The second chapter in the Guardian/Observer's '1000 Novels Everyone Must Read' was titled 'Crime', but anyone looking for a coherent best of the genre would be disappointed. Of course such lists exist to attract attention, if not controversy, and this one was specifically designed to rise above the usual suspects, such as the 50 best crime novels chosen by the Times back in April (see it here) or the Telegraph's last February (here). It's somewhat harder to pick apart than those were (see, for example, Mike Stotter at Shots here on how difficult it is to know where to start) but there are some egregious omissions--and inclusions-- by any standards.
━━━━━━━━━━
■ **Problems to solve**:
A. From the paragraph on crime-novel lists, extract the text from "The second chapter" up to and including "by any standards.".
B. In the paragraph on crime-novel lists, which newspaper chose the 50 best crime novels back in April?
━━━━━━━━━━
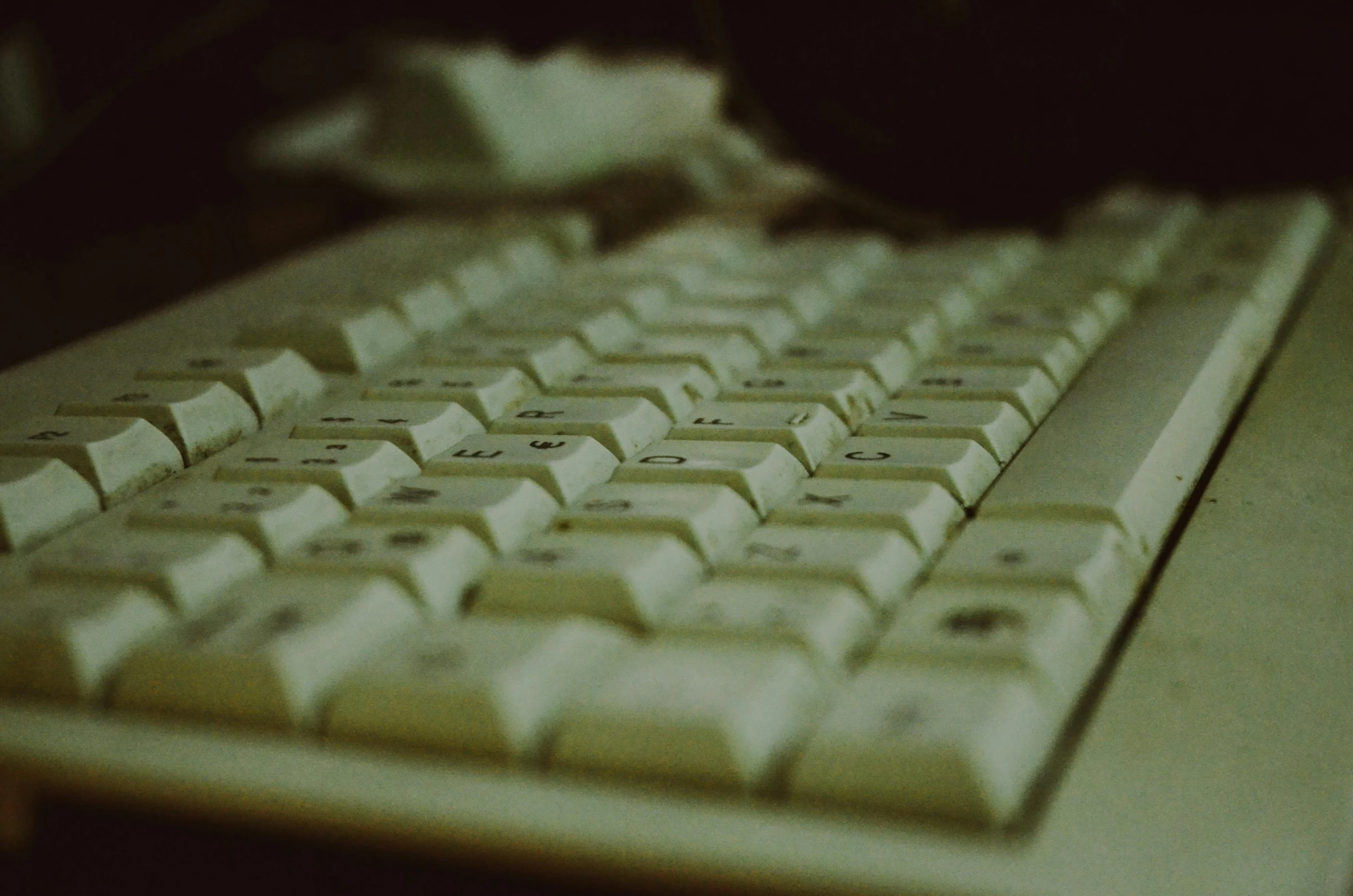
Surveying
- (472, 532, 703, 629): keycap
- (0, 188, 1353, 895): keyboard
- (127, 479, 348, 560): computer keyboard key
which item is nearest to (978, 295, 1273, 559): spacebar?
(0, 188, 1353, 895): keyboard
━━━━━━━━━━
■ **Task-by-task results**:
A.
The second chapter in the Guardian/Observer's '1000 Novels Everyone Must Read' was titled 'Crime', but anyone looking for a coherent best of the genre would be disappointed. Of course such lists exist to attract attention, if not controversy, and this one was specifically designed to rise above the usual suspects, such as the 50 best crime novels chosen by the Times back in April (see it here) or the Telegraph's last February (here). It's somewhat harder to pick apart than those were (see, for example, Mike Stotter at Shots here on how difficult it is to know where to start) but there are some egregious omissions--and inclusions-- by any standards.

B. The Times